European Innovation Council pilot to support 257 SMEs with €13 million
The EU will support 257 small and medium-sized companies (SMEs) from 31 countries, including a company from Ukraine, who aim to get their innovations faster to the market. The companies have been selected in the latest round of the SME Instrument, which is part of the recently launched European Innovation Council (EIC) pilot. The funding of €12.65 million in total comes from Horizon 2020, the EU research and innovation programme.
Examples of the projects selected to receive EU funding include solar street lights, software that uses augmented reality to help industrial plants monitor their production chain, a diagnosis tool for sleep apnoea, an innovative mobile payment technology, a custom-made paint vending machine and a wrapping machine for sustainable packaging.
In this phase of the SME Instrument (the so-called Phase 1), each project will receive €50 000 to draft a business plan. There are 253 projects in total as several companies can team up to propose one project. The companies will also get three days of free coaching and business acceleration services.
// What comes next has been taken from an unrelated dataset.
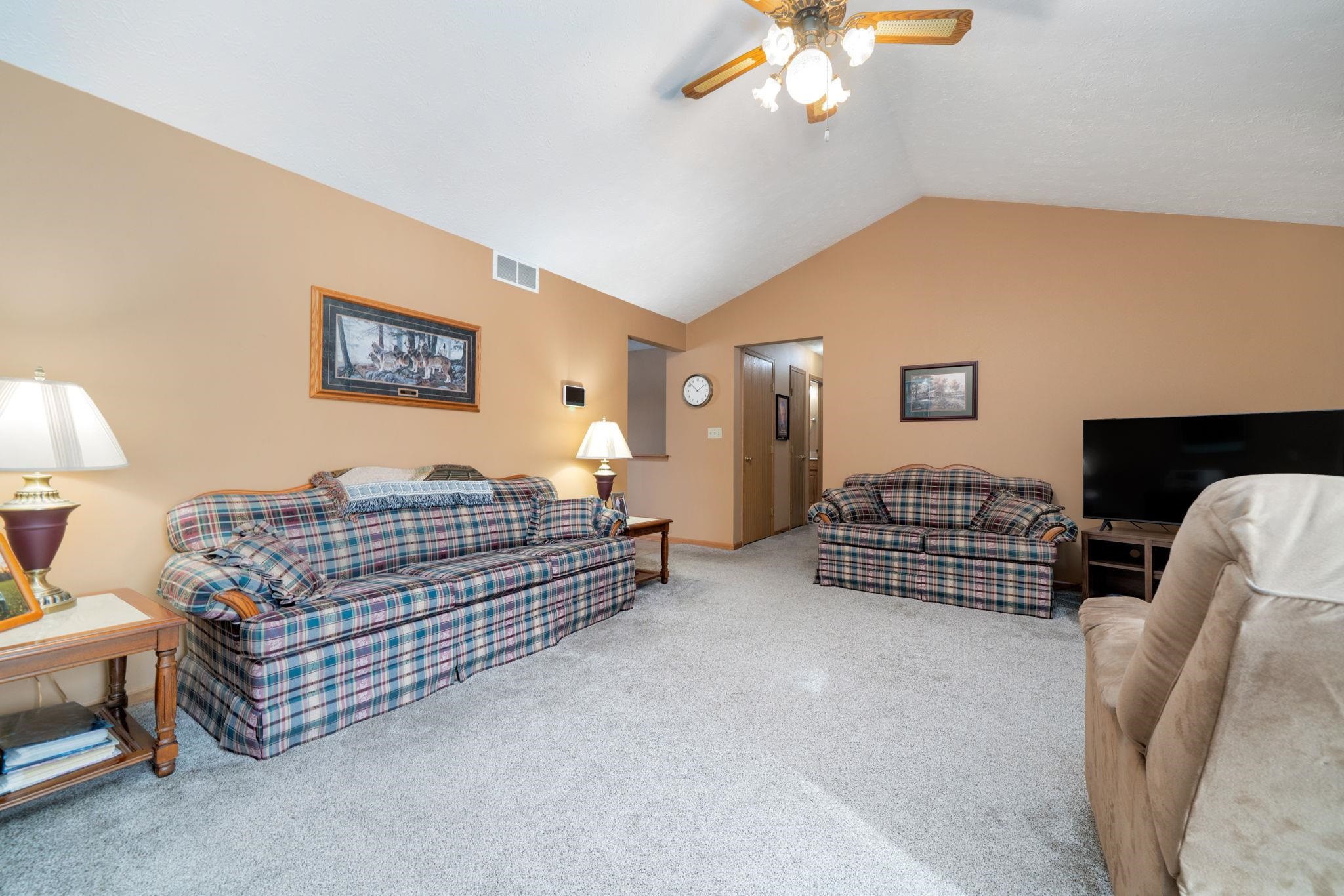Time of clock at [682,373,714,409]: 1:52
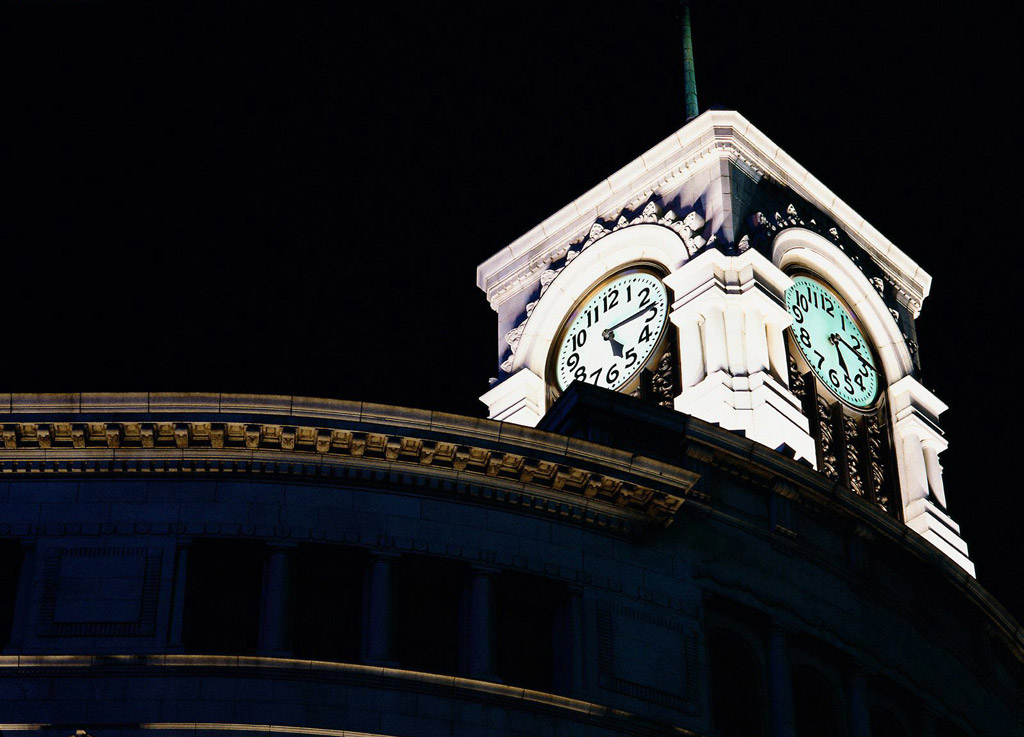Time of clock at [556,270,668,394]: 5:14
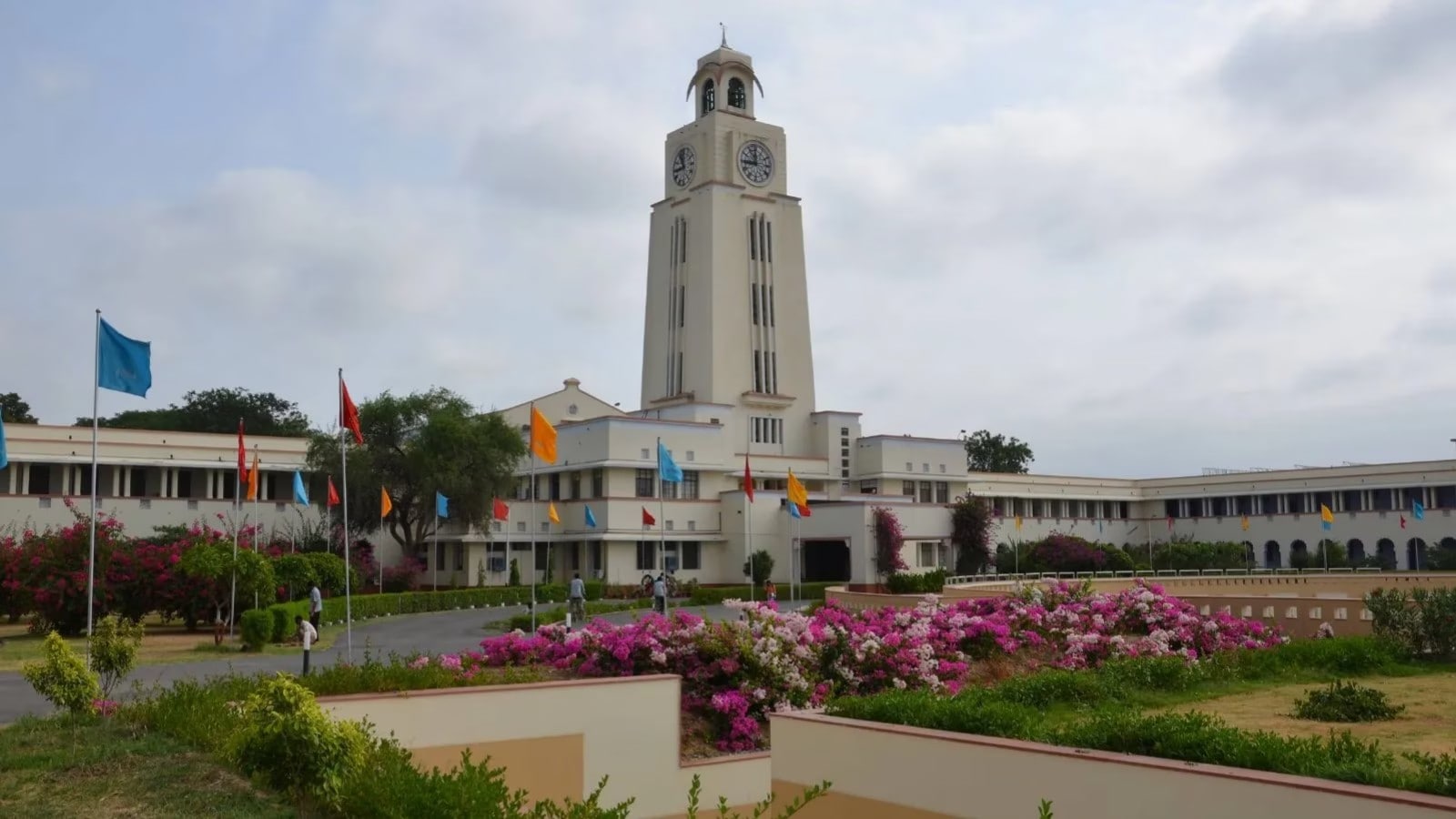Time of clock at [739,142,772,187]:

Most companies selected for funding work in the field of health, engineering and information and communication technology (ICT). Most companies are based in Spain (45), Italy (28) and Israel (23).
The European Commission received 2009 proposals for this first Phase 1 cut-off of the SME Instrument this year. The next application deadline for SME Instrument Phase 1 is in May 2018.
Companies can apply for two distinct phases under the SME Instrument, depending on the maturity of their innovation. Under Phase 1 of the SME Instrument each project will receive a lump-sum of €50.000 to carry out a feasibility study. Under Phase 2, each project will receive from €0.5 to €2.5 million to finance innovation activities such as demonstration, testing, piloting and scaling up. Applicants can request higher amounts if duly justified in their application. There is no direct link between the two phases, therefore companies receiving funding from Phase 1 are not automatically entitled to enter Phase 2.